You don't care about this. Bottom line, I understand this stuff.



Oh yeah, after reading, Maria came down. I asked her questions and actually saw the equipment in action. I then went to working on the webpage in Dreamweaver. I got the manual to Dreamweaver, and eventually, I know I'll figure the program out.

Wednesday, July 06, 2005

I ambled up those hard cement steps in front of the Chester F. Carlson Center for Imaging Science on that cool, crisp, July morning, filled with anxious expectation about what came next.
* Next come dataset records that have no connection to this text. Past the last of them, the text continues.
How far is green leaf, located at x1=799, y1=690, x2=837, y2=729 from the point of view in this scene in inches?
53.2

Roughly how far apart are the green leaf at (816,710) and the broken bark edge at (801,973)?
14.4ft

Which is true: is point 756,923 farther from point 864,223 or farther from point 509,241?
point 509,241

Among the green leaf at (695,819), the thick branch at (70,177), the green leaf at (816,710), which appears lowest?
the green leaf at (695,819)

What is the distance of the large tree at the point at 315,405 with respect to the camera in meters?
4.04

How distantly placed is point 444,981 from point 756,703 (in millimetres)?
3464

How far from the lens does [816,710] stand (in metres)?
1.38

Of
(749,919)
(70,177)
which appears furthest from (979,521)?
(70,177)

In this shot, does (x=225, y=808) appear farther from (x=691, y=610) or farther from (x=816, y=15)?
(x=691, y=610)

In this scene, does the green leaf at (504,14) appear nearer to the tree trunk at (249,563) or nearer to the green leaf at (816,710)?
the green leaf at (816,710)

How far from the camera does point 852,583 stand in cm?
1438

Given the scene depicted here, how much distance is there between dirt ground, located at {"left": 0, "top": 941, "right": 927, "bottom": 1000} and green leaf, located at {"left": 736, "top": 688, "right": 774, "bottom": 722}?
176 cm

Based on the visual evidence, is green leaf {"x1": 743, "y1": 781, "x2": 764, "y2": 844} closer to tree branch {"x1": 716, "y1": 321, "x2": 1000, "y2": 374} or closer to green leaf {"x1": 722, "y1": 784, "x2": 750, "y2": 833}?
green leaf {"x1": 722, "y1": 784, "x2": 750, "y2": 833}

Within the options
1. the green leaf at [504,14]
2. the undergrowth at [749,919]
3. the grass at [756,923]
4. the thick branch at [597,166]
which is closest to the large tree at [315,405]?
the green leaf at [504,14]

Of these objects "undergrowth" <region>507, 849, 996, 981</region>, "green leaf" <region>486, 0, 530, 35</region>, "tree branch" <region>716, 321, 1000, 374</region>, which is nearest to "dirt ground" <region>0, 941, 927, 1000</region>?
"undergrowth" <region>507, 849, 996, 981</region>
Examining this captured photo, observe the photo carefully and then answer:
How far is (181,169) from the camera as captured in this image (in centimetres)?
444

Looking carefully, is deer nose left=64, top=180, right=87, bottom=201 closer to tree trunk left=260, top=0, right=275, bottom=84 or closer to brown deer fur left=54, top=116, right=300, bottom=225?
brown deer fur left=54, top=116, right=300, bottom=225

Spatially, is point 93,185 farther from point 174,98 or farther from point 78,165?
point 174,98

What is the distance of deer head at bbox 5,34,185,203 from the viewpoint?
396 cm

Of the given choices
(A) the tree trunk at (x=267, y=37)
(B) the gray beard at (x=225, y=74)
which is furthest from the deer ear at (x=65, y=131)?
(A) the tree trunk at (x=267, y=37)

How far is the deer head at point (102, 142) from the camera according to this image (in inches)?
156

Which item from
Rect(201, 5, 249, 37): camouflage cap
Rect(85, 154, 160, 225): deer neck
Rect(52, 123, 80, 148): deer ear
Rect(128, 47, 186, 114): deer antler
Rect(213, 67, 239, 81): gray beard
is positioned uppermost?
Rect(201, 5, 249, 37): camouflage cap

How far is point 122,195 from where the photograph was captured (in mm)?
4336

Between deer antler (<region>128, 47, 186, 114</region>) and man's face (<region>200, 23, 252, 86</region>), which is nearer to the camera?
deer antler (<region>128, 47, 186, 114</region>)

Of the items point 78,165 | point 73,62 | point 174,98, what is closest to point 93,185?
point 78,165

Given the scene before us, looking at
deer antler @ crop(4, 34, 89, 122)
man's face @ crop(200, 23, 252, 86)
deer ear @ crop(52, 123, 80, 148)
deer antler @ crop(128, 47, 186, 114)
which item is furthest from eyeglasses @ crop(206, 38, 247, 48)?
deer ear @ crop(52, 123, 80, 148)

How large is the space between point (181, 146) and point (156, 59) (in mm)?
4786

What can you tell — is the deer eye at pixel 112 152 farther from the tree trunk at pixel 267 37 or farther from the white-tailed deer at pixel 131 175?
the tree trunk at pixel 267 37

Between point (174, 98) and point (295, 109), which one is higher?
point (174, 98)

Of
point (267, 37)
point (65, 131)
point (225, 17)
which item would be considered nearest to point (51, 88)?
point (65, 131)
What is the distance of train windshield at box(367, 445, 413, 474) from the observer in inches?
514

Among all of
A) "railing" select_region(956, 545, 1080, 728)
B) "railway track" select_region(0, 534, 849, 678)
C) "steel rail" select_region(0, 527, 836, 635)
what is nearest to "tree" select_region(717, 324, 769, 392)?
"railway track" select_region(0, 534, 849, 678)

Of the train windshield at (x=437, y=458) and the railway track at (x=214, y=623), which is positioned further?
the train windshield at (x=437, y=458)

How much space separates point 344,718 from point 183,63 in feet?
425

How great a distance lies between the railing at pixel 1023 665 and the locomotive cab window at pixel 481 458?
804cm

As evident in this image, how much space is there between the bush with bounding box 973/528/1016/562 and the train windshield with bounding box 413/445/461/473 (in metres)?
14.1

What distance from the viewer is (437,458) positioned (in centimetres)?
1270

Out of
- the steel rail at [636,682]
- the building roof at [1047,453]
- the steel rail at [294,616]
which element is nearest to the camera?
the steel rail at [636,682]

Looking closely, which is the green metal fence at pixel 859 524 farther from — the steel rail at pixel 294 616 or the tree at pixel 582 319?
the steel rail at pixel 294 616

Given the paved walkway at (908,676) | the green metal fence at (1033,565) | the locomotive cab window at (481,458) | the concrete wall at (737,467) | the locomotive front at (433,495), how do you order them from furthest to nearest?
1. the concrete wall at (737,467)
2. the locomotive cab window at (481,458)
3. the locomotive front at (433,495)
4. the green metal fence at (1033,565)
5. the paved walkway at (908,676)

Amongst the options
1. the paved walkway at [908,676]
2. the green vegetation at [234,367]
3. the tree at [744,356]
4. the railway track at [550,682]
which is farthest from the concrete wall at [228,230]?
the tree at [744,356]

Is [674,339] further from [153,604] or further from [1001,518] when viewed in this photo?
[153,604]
I nervously grabbed the cold steal door handle, and opened the door on my summer job as an intern in the ultrasonic Imagery lab at RIT.

This wasn't the first time I'd been on campus or in that building, but nevertheless, I felt like I was opening up a new page in my life, growing up a little, and beginning an experience that would shape my life to come. Yes, I was still nervous.

We assembled in the lobby, and I tried to break the silence, but most likely just babbled while annoying the other tired teenage interns. Luckily as the day wore on, the apprehension wore off. After our tour, the building wasn't dark and foreboding, and after the Red Barn activities, I realized my colleagues were smart interesting kids who were very similar to me.

Enough with the philosophic garble. This blog, as directed by my superior's here at RIT, will describe my internship experience. I'll try to make it interesting and would like for it to have some kind of literary value.